■ **Selection**:
[BEGIN]

Reputation: 450
Let's say I have a table with the ids of my clients, which streaming platform they are subscribers to and how often they pay for their subscription:
user_info
+------+------------------+---------------------+
| id | subscription_plan| payment_frequency |
+------+------------------+---------------------+
| 3004 | Netflix | Monthly |
| 3004 | Disney + | Monthly |
| 3004 | Netflix | Null |
| 3006 | Star + | Yearly |
| 3006 | Apple TV | Yearly |
| 3006 | Netflix | Monthly |
| 3006 | Star + | Null |
| 3009 | Apple TV | Null |
| 3009 | Star + | Monthly |
+------+------------------+---------------------+
The problem is that I have some duplicate values, and I need to get rid of the ones that are duplicate and where the status on the payment_frequency is null. If payment_frequency is null but the record is not duplicated, this is fine, like for example ID 3009 for Apple TV.
I could simple remove all the nulls from the payment_frequency table, but that's not the ideal, as the only reason where a null is worthless for me is when it's coming from a duplicated id and subscription_plan. How do I make sure I get rid of the nulls if they match those requirements?
The result I need:
user_info
+------+------------------+---------------------+
| id | subscription_plan| payment_frequency |
+------+------------------+---------------------+
| 3004 | Netflix | Monthly |
| 3004 | Disney + | Monthly |
| 3006 | Star + | Yearly |
| 3006 | Apple TV | Yearly |
| 3006 | Netflix | Monthly |
| 3009 | Apple TV | Null |
| 3009 | Star + | Monthly |
+------+------------------+---------------------+
Thanks
Upvotes: 0
Views: 125
Reputation: 26676
(df.withColumn('x',count('payment_frequency').over(Window.partitionBy('id').orderBy('id','subscription_plan',df.payment_frequency.desc_nulls_last())))#Order and count per group
.where(#Filter
((col('x')==0)&(col('payment_frequency').isNull()))#When null and equal to 0
|(col('x')>=0)&(col('payment_frequency').isNotNull()))#When not null
.drop('x')#Drop unwanted column
).show()
+----+-----------------+-----------------+
| id|payment_frequency|subscription_plan|
+----+-----------------+-----------------+
|3004| Monthly| Disney +|
|3004| Monthly| Netflix|
|3006| Yearly| Apple TV|
|3006| Monthly| Netflix|
|3006| Yearly| Star +|
|3009| null| Apple TV|
|3009| Monthly| Star +|
+----+-----------------+-----------------+
Upvotes: 0
Reputation: 3733
I think that you may try something like this.

[END]

■ **Data**:

[BEGIN]

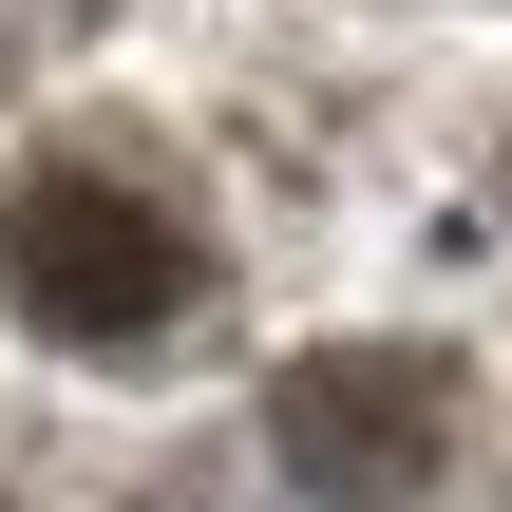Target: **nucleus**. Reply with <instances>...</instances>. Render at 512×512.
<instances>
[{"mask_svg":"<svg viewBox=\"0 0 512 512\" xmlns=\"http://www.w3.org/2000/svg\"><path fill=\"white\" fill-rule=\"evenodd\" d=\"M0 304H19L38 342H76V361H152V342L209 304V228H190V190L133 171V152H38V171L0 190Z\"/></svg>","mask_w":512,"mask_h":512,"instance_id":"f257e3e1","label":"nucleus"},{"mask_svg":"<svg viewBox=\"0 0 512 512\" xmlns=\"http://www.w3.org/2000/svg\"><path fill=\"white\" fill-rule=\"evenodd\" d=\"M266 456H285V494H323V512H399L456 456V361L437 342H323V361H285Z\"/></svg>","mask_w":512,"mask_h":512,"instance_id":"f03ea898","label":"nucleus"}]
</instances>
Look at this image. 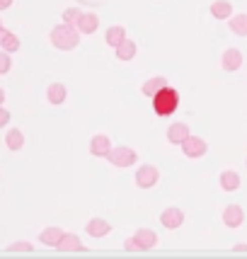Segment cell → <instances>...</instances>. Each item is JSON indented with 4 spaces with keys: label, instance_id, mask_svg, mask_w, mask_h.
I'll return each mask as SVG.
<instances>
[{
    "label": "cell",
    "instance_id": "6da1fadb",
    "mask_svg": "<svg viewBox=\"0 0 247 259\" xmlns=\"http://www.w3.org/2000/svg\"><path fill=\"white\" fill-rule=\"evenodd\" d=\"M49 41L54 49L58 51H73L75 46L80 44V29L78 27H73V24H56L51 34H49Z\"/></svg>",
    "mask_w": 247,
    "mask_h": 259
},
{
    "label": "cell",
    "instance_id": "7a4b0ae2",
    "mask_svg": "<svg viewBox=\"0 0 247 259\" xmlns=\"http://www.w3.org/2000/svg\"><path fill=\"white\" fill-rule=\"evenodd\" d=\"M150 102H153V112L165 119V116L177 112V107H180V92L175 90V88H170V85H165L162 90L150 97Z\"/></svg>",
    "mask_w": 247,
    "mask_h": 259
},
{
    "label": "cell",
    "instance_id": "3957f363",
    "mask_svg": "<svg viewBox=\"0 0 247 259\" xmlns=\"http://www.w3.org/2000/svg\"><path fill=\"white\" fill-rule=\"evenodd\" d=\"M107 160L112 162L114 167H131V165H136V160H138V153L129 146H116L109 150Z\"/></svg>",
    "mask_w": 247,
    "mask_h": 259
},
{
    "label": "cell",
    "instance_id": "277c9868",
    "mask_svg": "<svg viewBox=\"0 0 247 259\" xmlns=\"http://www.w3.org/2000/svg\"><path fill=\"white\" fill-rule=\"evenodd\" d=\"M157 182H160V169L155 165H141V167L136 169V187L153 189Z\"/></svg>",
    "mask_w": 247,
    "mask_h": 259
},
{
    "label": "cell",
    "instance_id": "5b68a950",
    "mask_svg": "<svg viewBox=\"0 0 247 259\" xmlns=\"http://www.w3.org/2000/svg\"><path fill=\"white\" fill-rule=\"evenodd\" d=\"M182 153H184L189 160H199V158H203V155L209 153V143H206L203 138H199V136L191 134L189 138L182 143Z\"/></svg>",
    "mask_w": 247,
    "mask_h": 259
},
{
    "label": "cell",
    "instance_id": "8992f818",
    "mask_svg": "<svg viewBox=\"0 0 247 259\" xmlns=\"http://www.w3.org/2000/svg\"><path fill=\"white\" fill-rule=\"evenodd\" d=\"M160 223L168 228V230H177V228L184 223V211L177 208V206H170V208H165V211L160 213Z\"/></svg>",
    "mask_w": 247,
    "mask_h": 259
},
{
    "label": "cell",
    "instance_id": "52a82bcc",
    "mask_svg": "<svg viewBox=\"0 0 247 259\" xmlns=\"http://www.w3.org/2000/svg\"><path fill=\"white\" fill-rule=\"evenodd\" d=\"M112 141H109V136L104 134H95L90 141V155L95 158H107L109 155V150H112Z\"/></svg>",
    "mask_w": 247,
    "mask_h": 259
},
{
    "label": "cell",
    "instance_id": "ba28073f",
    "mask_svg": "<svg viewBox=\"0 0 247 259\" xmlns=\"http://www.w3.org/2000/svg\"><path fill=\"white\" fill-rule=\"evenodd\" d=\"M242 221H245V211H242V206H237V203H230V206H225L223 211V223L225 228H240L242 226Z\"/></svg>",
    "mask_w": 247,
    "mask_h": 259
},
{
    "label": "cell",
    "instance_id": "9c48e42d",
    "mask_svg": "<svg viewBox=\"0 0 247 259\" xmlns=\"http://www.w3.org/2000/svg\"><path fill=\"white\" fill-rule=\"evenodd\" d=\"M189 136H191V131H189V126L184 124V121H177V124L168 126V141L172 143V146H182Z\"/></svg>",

[END]

■ **Stated exercise A**: Translate into Spanish this sentence from the forum thread on duplicate null values: "If payment_frequency is null but the record is not duplicated, this is fine, like for example ID 3009 for Apple TV."
■ **Stated exercise B**: List every streaming platform named in the subscription_plan column of the first user_info table in the forum thread on duplicate null values.
■ **Stated exercise C**: Continue the forum thread on duplicate null values from its last sentence.

■ **Task response A**: Si payment_frequency es nulo pero el registro no está duplicado, no hay problema, como por ejemplo el ID 3009 para Apple TV.

■ **Task response B**: Netflix, Disney +, Star +, Apple TV

■ **Task response C**:
I am grouping by ("id", "subscription_plan") and sorting by payment_frequency desc which moves nulls to last position in group. I am using this to keep null values only when they are on first position in the group, other nulls are dropped
import pyspark.sql.functions as F
from pyspark.sql import Window
data = [
{"id": 3004, "subscription_plan": "Netflix", "payment_frequency": "Monthly"},
{"id": 3004, "subscription_plan": "Disney +", "payment_frequency": "Monthly"},
{"id": 3004, "subscription_plan": "Netflix", "payment_frequency": None},
{"id": 3006, "subscription_plan": "Star +", "payment_frequency": "Yearly"},
{"id": 3006, "subscription_plan": "Apple TV", "payment_frequency": "Yearly"},
{"id": 3006, "subscription_plan": "Netflix", "payment_frequency": "Monthly"},
{"id": 3006, "subscription_plan": "Star +", "payment_frequency": None},
{"id": 3009, "subscription_plan": "Apple TV", "payment_frequency": None},
{"id": 3009, "subscription_plan": "Star +", "payment_frequency": "Monthly"},
]
df = spark.createDataFrame(data)
windowSpec = Window.partitionBy("id", "subscription_plan").orderBy(
F.col("payment_frequency").desc()
)
dfWithRowNumber = df.withColumn("row_number", F.row_number().over(windowSpec))
dfWithRowNumber.filter(
F.col("payment_frequency").isNotNull()
| ((F.col("row_number") == F.lit(1)) & F.col("payment_frequency").isNull())
).drop("row_number").show()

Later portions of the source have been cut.